I believe at the core, a dog can't be changed no matter how much time and money is surrendered. A weak nerved dog will always be a weak nerved dog. Regardless of time and training. Does that mean we shouldn't try? No.


----------



## selzer (May 7, 2005)

mycobraracr said:


> I think that genetics plays the largest role but the training socialization and environment can have an effect on what aspects of the genes come forth.
> 
> My example: My little BYB girl Mina, she was very well socialized, in formal training her whole life, she had some food allergies as a puppy so I put her on a raw diet, was in protection training and is a fairly confident (not enough for protection IMO) very stable pet dog. I get emails here and there from people who have her siblings and they are riddled with problems. Bad hips, elbows, allergies, fear issues. Mina has none of those issues. So this is one example I have, that environment can have some effect on a dogs outcome.


I am not sure what this proves though. The genes are a mixup from the sire and the dam. It is possible that mix that your dog got landed with just happened to be all gold bars to the level of the potential available, while some other owners' mixtures had a lot less overall potential. Or it can mean that dogs born and raised out of the same sire and dam raised by different people will exhibit problems dependent on the owners handling.

This site pushes socialization like crazy, and if it is all nature, then there really isn't much point to socialization. I know a lady who had a pup from birth to four months, did not train or socialize the pup, took it out of the kennel to a show, and passed the CGC test with it. It had good temperament. 

Is it possible that good socialization during critical development will be super good. Bad socialization during critical development will be super bad. No socialization might be better for a dog that bad socialization. And perhaps for some dogs' makeups, or during some periods, forced socialization or bad socialization will be worse for those puppies, while for a dog of a different make up, a lack of experiences/socialization will be detrimental. 

So taking Dog B out and doing all the things that worked with Dog A, might give less stellar results or even negative results because Dog B has a different make up than Dog A. That may be genetics, pack order, whatever. Is Dog B incorrect if Dog B thrives is a different system, less socialization, different training, etc? 

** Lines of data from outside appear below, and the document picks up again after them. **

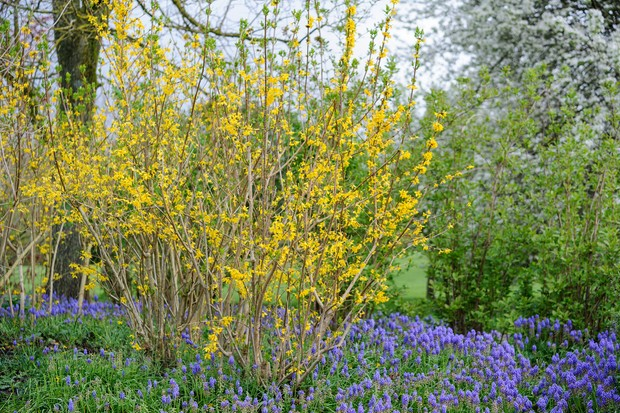 Brilliant yellow forsythia with contrasting bluebells beneath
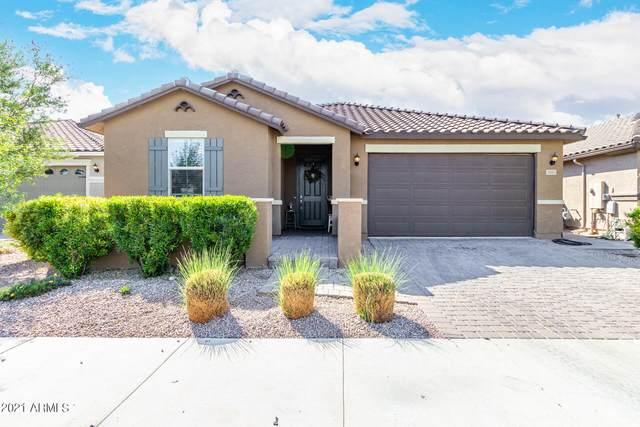 3963 E Constitution Drive, Gilbert, AZ 85296 (MLS #6295685) :: The Garcia Group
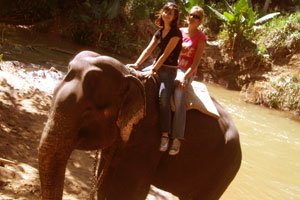 On a tamed elephant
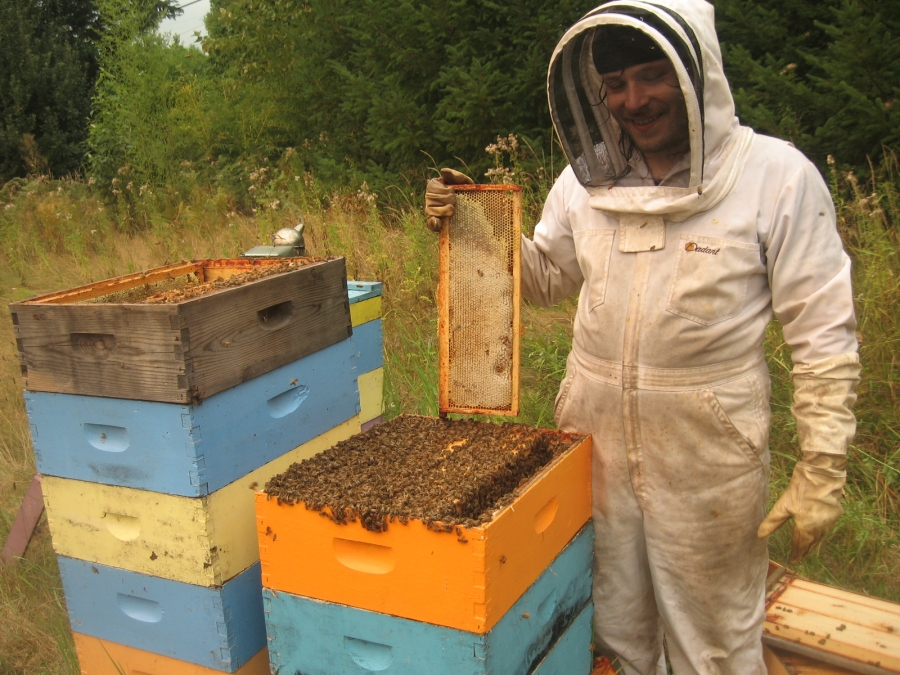 Beekeeper holds frame of honey above a hive during honey harvest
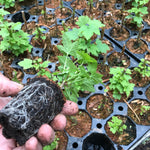 Blackcurrant Plant (Young Transplant/Plug) Ready-To-Plant (Free UK Postage)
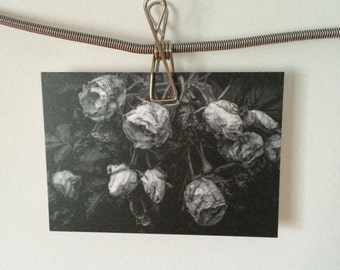 Black And White Melancholy Romantic Withered Roses Original Art Photography Postcard Print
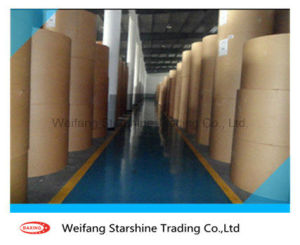 White Woodfree Offset Paper for Printing & Packaging pictures & photos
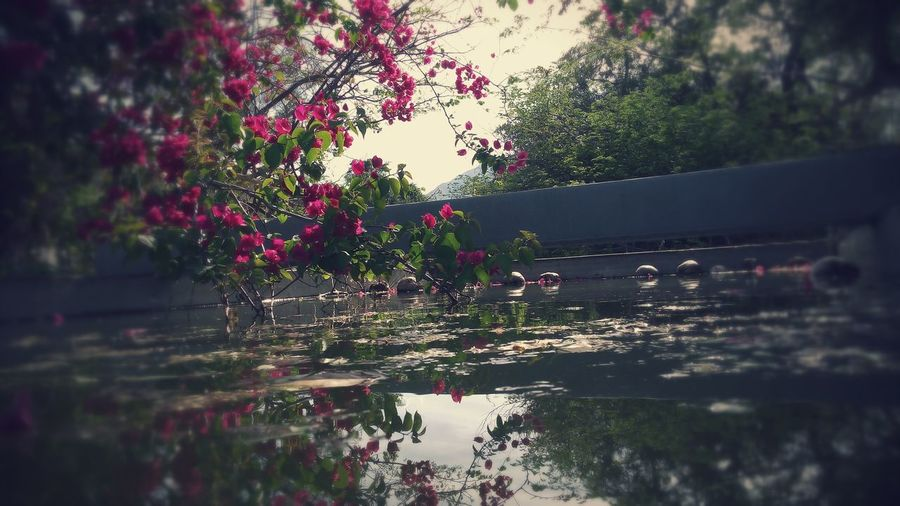 MIRAFLORES B. C. S. First Eyeem Photo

I think a single litter has a variety of personalities and some might work better with one management style, and others with another management style. It stands to figure that different socialization styles might work better with each dog too. Perhaps this is just a way of saying that if the dog does not flourish in my care, then he is defective, or the opposite, if the dog does not flourish than the care was not suited to the dog.

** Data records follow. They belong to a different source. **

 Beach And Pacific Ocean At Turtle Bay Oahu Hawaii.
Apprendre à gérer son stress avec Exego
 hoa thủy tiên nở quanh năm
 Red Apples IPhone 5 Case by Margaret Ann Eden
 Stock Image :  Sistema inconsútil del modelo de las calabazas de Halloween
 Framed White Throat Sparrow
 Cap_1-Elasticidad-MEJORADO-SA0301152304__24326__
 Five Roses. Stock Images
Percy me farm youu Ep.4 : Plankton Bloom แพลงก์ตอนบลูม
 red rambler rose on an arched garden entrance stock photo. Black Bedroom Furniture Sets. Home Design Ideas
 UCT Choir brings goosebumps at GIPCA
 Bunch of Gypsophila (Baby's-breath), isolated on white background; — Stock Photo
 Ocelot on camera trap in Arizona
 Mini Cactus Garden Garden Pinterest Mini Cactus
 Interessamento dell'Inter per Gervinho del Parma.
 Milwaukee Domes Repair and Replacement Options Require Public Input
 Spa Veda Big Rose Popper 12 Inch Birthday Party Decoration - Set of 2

But maybe it is a little of both. Though some are clearly genetic messes, and those dogs, the ones that are so fearful that they are seriously dangerous, and neither aging nor carefuls socialization, nor training/bonding is making them less so, they are definitely sad cases. I suppose when you are very competitive, you might reach the dog's potential, and that could be frustrating. The vast majority of people would not have trouble with the high end of the genetic potential. Only those who purchased the dog for serious sport or working. But the low end of the genetic potential would be terrible for any owner.


----------



## Liesje (Mar 4, 2007)

I've owned, trained, and titled a dog that was, for lack of a better term, batpoop crazy! Yes they exist. "Nurture" went a long way making the dog a fantastic pet and great for training and even competing with in *certain* venues, but the dog was cray cray.


----------



## Doc (Jan 13, 2009)

You can't make chicken salad out of chicken I don't care how good you are.


----------



## boomer11 (Jun 9, 2013)

Doc said:


> You can't make chicken salad out of chicken I don't care how good you are.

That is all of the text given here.